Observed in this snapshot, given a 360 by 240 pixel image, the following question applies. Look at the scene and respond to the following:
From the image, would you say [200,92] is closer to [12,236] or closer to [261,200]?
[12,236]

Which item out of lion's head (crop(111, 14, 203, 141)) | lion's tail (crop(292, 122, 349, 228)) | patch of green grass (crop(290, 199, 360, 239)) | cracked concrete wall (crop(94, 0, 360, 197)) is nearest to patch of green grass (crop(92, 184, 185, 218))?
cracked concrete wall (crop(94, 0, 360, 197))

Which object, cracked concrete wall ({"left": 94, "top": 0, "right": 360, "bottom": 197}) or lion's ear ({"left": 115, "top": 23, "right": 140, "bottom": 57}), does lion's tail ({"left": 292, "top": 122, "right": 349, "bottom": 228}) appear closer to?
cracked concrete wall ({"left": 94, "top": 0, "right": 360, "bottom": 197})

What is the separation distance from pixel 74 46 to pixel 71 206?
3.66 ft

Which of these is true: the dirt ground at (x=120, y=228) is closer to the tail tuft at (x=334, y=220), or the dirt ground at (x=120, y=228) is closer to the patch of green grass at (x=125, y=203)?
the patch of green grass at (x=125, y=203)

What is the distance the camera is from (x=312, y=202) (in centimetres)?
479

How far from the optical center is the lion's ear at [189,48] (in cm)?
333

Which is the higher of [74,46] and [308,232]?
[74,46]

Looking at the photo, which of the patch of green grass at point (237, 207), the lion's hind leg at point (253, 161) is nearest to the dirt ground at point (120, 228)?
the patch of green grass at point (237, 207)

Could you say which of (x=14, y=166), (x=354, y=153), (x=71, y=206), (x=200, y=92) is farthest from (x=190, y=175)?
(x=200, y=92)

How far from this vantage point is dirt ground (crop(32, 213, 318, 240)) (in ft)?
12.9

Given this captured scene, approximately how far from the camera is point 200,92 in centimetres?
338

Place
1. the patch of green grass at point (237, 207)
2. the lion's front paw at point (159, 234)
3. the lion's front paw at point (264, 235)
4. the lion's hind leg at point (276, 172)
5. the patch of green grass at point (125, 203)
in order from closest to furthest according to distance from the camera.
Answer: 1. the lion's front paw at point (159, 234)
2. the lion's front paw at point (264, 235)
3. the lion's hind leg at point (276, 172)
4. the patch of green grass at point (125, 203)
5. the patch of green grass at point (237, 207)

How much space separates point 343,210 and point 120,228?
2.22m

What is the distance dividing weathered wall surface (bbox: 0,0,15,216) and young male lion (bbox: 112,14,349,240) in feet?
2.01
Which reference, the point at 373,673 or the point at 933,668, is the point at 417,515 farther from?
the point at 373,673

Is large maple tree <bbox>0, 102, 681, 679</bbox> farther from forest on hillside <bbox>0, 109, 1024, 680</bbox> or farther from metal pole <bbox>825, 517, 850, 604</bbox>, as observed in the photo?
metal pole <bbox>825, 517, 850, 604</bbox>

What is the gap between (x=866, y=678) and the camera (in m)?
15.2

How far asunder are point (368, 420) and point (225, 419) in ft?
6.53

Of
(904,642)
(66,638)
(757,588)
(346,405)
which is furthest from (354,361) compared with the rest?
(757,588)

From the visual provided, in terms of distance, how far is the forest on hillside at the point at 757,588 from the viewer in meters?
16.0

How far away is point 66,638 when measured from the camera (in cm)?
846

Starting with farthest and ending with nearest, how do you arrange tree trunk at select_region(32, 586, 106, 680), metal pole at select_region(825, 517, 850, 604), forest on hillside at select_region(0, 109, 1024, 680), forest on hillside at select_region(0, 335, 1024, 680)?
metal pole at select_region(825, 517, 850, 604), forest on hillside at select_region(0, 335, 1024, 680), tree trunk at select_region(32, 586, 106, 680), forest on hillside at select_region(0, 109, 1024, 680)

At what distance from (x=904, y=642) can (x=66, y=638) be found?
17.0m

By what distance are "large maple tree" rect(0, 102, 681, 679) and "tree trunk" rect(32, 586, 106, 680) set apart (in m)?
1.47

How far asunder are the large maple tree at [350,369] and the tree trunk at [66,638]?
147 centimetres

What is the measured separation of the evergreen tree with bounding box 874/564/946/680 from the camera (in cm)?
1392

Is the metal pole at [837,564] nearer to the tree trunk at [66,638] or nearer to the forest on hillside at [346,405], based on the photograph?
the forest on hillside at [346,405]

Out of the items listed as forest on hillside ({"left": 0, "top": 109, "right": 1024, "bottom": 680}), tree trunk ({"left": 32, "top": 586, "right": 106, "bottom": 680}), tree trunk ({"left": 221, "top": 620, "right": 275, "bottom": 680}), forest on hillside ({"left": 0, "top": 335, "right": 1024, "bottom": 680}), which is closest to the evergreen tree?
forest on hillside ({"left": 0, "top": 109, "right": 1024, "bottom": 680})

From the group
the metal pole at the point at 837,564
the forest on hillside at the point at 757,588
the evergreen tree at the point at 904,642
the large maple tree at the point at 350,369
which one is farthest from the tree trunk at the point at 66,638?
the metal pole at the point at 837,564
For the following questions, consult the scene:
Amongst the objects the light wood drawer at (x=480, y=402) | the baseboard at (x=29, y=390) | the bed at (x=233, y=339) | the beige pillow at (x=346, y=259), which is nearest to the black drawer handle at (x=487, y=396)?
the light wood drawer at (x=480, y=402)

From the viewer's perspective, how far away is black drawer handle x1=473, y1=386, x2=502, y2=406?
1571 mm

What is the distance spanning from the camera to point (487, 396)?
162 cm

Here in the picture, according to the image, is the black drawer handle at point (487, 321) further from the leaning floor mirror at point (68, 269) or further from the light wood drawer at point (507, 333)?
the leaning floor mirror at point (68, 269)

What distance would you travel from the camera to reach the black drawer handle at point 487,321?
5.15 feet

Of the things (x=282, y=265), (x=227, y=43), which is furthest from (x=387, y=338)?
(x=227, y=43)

#####

WORK TO BE COMPLETED
Copy all of the data above line for line, with no changes.

TASK ANSWER
Observed in this snapshot, given a 360 by 240 pixel image, the following question applies. Look at the scene and respond to the following:
From the image, would you say [200,92] is closer to [12,236] or closer to [261,200]?
[12,236]

Which item out of lion's head (crop(111, 14, 203, 141)) | lion's tail (crop(292, 122, 349, 228)) | patch of green grass (crop(290, 199, 360, 239)) | cracked concrete wall (crop(94, 0, 360, 197)) is nearest to patch of green grass (crop(92, 184, 185, 218))?
cracked concrete wall (crop(94, 0, 360, 197))

Which object, cracked concrete wall ({"left": 94, "top": 0, "right": 360, "bottom": 197}) or lion's ear ({"left": 115, "top": 23, "right": 140, "bottom": 57}), does lion's tail ({"left": 292, "top": 122, "right": 349, "bottom": 228}) appear closer to?
cracked concrete wall ({"left": 94, "top": 0, "right": 360, "bottom": 197})

What is the separation distance from pixel 74 46 to pixel 71 206?
3.66 ft

Which of these is true: the dirt ground at (x=120, y=228) is closer to the tail tuft at (x=334, y=220), or the dirt ground at (x=120, y=228) is closer to the patch of green grass at (x=125, y=203)?
the patch of green grass at (x=125, y=203)

What is the distance the camera is from (x=312, y=202) (in centimetres)?
479

How far from the optical center is the lion's ear at [189,48] (in cm)?
333

Which is the higher of [74,46] and [308,232]?
[74,46]

Looking at the photo, which of the patch of green grass at point (237, 207), the lion's hind leg at point (253, 161) is nearest to the dirt ground at point (120, 228)?
the patch of green grass at point (237, 207)

Could you say which of (x=14, y=166), (x=354, y=153), (x=71, y=206), (x=200, y=92) is farthest from (x=190, y=175)?
(x=200, y=92)

How far from this vantage point is dirt ground (crop(32, 213, 318, 240)) (in ft)?
12.9

Given this captured scene, approximately how far from the camera is point 200,92 in centimetres?
338

Place
1. the patch of green grass at point (237, 207)
2. the lion's front paw at point (159, 234)
3. the lion's front paw at point (264, 235)
4. the lion's hind leg at point (276, 172)
5. the patch of green grass at point (125, 203)
in order from closest to furthest according to distance from the camera.
Answer: 1. the lion's front paw at point (159, 234)
2. the lion's front paw at point (264, 235)
3. the lion's hind leg at point (276, 172)
4. the patch of green grass at point (125, 203)
5. the patch of green grass at point (237, 207)

How much space separates point 343,210 and point 120,228?
2.22m

What is the distance dividing weathered wall surface (bbox: 0,0,15,216) and young male lion (bbox: 112,14,349,240) in feet?
2.01
Which reference, the point at 373,673 or the point at 933,668, is the point at 417,515 farther from?
the point at 373,673

Is large maple tree <bbox>0, 102, 681, 679</bbox> farther from forest on hillside <bbox>0, 109, 1024, 680</bbox> or farther from metal pole <bbox>825, 517, 850, 604</bbox>, as observed in the photo?
metal pole <bbox>825, 517, 850, 604</bbox>

What is the gap between (x=866, y=678) and the camera (in m)?
15.2

How far asunder are point (368, 420) and point (225, 419) in ft?
6.53

Of
(904,642)
(66,638)
(757,588)
(346,405)
which is furthest from (354,361) compared with the rest?
(757,588)

From the visual provided, in terms of distance, how far is the forest on hillside at the point at 757,588 from the viewer in meters?
16.0

How far away is point 66,638 when measured from the camera (in cm)?
846

Starting with farthest and ending with nearest, how do you arrange tree trunk at select_region(32, 586, 106, 680), metal pole at select_region(825, 517, 850, 604), forest on hillside at select_region(0, 109, 1024, 680), forest on hillside at select_region(0, 335, 1024, 680)?
metal pole at select_region(825, 517, 850, 604), forest on hillside at select_region(0, 335, 1024, 680), tree trunk at select_region(32, 586, 106, 680), forest on hillside at select_region(0, 109, 1024, 680)

At what distance from (x=904, y=642) can (x=66, y=638) be found?
17.0m

By what distance are "large maple tree" rect(0, 102, 681, 679) and "tree trunk" rect(32, 586, 106, 680) set apart (in m)?
1.47

How far asunder are the large maple tree at [350,369] and the tree trunk at [66,638]?
147 centimetres

What is the measured separation of the evergreen tree with bounding box 874/564/946/680 from the camera (in cm)?
1392

Is the metal pole at [837,564] nearer to the tree trunk at [66,638] or nearer to the forest on hillside at [346,405], based on the photograph?
the forest on hillside at [346,405]

Out of the items listed as forest on hillside ({"left": 0, "top": 109, "right": 1024, "bottom": 680}), tree trunk ({"left": 32, "top": 586, "right": 106, "bottom": 680}), tree trunk ({"left": 221, "top": 620, "right": 275, "bottom": 680}), forest on hillside ({"left": 0, "top": 335, "right": 1024, "bottom": 680}), which is closest to the evergreen tree?
forest on hillside ({"left": 0, "top": 109, "right": 1024, "bottom": 680})

From the group
the metal pole at the point at 837,564
the forest on hillside at the point at 757,588
the evergreen tree at the point at 904,642
the large maple tree at the point at 350,369
which one is farthest from the tree trunk at the point at 66,638?
the metal pole at the point at 837,564
For the following questions, consult the scene:
Amongst the objects the light wood drawer at (x=480, y=402) | the baseboard at (x=29, y=390) | the bed at (x=233, y=339) | the beige pillow at (x=346, y=259), which is nearest to the black drawer handle at (x=487, y=396)?
the light wood drawer at (x=480, y=402)

From the viewer's perspective, how far away is black drawer handle x1=473, y1=386, x2=502, y2=406?
1571 mm

What is the distance spanning from the camera to point (487, 396)?
162 cm

Here in the picture, according to the image, is the black drawer handle at point (487, 321) further from the leaning floor mirror at point (68, 269) or further from the light wood drawer at point (507, 333)?
the leaning floor mirror at point (68, 269)

What distance would you travel from the camera to reach the black drawer handle at point 487,321?
5.15 feet

Of the things (x=282, y=265), (x=227, y=43), which is furthest from (x=387, y=338)?
(x=227, y=43)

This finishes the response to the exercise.